The third perspective, that could be either named “ecological rationality” or “evolutionary psychology” (Barkow et al., 1992; Cosmides & Tooby, 1996; G. Gigerenzer, 2000; Gerd Gigerenzer et al., 1999) argue instead that humans and animals are not really irrational, but adapted to certain ecological conditions whose absence explains apparent irrationality. Ecologically rational heuristics are not erroneous processes, but mechanisms tailored to fit both the structure of the environment and the mind: they are fast, frugal and smart. PM can be rational in some context and irrational in some others: when animals are foraging and competing with conspecifics for resources, PM is the optimal strategy, as illustrated by Gigerenzer & Fiedler:
(…) if one considers a natural environment in which animals are not as socially isolated as in a T-maze and in which they compete with one another for food, the situation looks different. Assume that there are a large number of rats and two patches, left and right, with an 80:20 distribution of food. If all animals maximized on an individual level, then they all would end up in the left part, and the few deviating from this rule might have an advantage. Under appropriate conditions, one can show that probability matching is the more rational strategy in a socially competitive environment (G. Gigerenzer & Fiedler, forthcoming)

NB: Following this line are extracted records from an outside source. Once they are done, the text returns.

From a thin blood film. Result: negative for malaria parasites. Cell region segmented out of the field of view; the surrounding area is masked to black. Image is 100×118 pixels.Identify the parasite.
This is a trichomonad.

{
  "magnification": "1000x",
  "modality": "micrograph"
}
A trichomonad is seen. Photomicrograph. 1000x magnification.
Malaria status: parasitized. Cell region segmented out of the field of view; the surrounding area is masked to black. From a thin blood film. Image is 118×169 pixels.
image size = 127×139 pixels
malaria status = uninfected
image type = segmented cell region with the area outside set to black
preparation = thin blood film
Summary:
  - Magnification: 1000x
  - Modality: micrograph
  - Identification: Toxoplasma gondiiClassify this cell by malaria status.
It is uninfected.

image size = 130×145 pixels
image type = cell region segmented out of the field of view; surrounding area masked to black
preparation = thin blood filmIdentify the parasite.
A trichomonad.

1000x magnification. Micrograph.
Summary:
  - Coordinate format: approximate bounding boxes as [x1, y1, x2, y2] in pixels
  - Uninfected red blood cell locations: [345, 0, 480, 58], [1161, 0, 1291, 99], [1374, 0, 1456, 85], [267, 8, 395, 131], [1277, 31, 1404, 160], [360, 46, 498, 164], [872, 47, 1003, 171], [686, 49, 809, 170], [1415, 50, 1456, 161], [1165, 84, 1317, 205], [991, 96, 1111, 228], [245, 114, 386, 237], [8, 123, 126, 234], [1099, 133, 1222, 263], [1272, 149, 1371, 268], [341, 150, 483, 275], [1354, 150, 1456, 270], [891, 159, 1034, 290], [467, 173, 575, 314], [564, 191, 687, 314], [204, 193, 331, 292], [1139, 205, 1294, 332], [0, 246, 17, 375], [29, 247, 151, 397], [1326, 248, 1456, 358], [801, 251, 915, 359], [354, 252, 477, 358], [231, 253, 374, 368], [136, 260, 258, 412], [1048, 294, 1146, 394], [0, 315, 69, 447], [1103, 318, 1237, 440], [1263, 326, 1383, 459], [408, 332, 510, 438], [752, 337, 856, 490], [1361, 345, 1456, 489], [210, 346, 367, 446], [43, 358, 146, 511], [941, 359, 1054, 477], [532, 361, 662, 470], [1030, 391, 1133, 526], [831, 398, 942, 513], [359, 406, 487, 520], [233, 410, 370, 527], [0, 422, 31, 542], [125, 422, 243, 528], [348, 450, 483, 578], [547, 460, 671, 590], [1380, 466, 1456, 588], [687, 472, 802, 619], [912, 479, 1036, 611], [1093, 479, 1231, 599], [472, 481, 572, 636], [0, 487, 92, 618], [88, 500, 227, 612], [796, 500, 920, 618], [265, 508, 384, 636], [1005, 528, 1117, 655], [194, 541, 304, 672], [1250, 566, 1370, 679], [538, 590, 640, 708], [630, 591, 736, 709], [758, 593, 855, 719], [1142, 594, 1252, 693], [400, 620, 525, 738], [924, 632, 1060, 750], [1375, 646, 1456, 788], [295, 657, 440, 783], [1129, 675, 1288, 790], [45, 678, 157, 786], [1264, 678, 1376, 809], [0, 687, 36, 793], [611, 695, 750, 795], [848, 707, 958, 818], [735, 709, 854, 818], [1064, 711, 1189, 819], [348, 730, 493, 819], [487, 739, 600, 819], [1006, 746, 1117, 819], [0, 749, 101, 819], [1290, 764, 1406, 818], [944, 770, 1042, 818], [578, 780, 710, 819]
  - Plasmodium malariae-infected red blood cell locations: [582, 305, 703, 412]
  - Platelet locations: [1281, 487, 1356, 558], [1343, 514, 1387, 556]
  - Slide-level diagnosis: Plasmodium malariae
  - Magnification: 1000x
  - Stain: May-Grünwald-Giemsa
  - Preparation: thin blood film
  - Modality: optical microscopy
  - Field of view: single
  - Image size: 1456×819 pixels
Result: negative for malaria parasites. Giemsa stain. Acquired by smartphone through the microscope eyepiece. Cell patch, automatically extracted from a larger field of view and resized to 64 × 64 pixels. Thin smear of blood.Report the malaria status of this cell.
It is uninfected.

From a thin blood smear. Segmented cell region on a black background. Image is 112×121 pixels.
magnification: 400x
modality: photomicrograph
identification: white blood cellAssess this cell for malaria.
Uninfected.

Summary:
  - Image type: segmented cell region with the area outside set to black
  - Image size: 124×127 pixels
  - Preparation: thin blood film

This pattern of behavior and spatial distribution correspond to the Ideal Free Distribution (IFD) model used in behavioral ecology (Weber, 1998). Derived from optimal foraging theory (Stephens & Krebs, 1986), the IFD predicts that the distribution of individuals between food patches will match the distribution of resources, a pattern observed in many occasions in animals and humans (Grand, 1997; Harper, 1982; Lamb & Ollason, 1993; Madden et al., 2002; Sokolowski et al., 1999).
There are of courses discrepancies between the model and the observed behavior, but foraging groups tend to approximate the IFD. This supports the claim that PM is a rational heuristics only in as socially competitive environment: it could also be construed as a mixed-strategy Nash equilibrium in a multiplayer repeated game (Glimcher, 2003, p. 295) or as an evolutionarily stable strategy, that is, a strategy that could not be invaded by another competing strategy in a population who adopt it (C. R. Gallistel, 2005). Seth’s simulations (in press) showed that a simple behavioral rule may account for both individual and collective matching behavior.